The Eiffel Tower is 300.65cm tall, 324 meters if you control the antenna spire. That's over
three times the height of Big Ben. So how was the Eiffel Tower built and why?
For the World's Fair in Paris in 1889 a competition was launched to design a tower that would
be the tallest structure in the world stretching 1000ft into the sky. To find out why we're
scared of heights click James' video here. Anyway, so engineers working under a guy called
Gustave Eiffel came up with a plan to design a metal frame structure. Probably because
Eiffel was such a big name in the world of engineering at the time they won the competition
and construction on the tower started in early 1887.
First up they had to lay the foundations and this involved creating 2m think concrete slabs
under each of the feet and putting them 7m underground. Now because two of the feet boarded
on the river Seine engineers were worried water would creep in, so they created metal
shoe structures which kept the water at bay. Next up they constructed the legs but they
needed to make sure they built them simultaneously because otherwise they could've ended up with
the leaning tower of Paris.
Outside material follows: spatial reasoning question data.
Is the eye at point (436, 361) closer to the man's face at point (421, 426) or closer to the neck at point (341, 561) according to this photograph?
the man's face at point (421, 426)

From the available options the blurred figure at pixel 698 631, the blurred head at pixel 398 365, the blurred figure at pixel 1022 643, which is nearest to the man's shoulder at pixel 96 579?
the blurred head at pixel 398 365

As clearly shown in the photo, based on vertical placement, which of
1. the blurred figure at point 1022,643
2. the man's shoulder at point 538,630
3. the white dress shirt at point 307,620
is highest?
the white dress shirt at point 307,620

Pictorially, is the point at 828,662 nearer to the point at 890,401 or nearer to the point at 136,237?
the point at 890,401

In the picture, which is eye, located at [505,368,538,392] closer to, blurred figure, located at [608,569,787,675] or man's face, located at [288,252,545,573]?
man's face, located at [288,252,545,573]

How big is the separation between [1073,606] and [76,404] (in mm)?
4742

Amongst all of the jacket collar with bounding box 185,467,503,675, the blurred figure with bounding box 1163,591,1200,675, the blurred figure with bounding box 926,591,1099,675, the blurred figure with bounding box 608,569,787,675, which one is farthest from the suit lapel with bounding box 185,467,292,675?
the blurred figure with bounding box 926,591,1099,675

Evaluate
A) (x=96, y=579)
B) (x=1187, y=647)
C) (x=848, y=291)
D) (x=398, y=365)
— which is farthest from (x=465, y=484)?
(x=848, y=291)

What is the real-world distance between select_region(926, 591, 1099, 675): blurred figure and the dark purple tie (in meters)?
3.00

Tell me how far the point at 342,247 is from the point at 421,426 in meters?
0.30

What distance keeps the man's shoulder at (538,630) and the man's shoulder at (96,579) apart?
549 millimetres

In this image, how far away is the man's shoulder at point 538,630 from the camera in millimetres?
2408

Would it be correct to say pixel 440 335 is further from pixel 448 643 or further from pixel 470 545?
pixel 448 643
Now to do this they have used hydraulic jacks under each
of the different legs, raising and lowering them to make sure that the first floor was
completely horizontal. So finally they had to create the main body
of the tower and to do this they shipped in 18,000 different parts that were prefabricated
in the factory and they put them together on site using 2.5 million rivets.
Now as the body of the tower grew up in size they actually had to get them up there somehow
and they did this using creeper cranes which ran up the legs of the tower and interestingly
the guide shafts of the creeper crane are actually the ones that are used today to zip
you up to the top. So just over two years after construction
started the tower was completed on the 31st March 1889 and Gustav Eiffel was the first
one to climb all the 1,710 steps all the way to the top where he unfurled the French flag
the Tricolour. Now fair enough he was the first person to do that because he actually
invested a shed load of his own money. But that investment paid off because from his
apartment actually on the tower he watched 2 million visitors in the first year alone
which equated to a million dollars' worth in ticket sales.
Now the tower was initially called the Pylon of 320m, then the 320m Tower, then the Tower
of Mr Eiffel, and finally The Eiffel Tower or La Tour Eiffel. But Parisians initially
didn't really like it. They saw it a a bit of an eyesore on the Paris landscape plus
some of them thought it would topple over and crash down ontop of their homes. But considering
this tower was supposed to be dismantled pretty much straight after it was built, it lasted
pretty well and it was actually the tallest structure in the world for 40 years. And of
course now it is a real icon of Paris.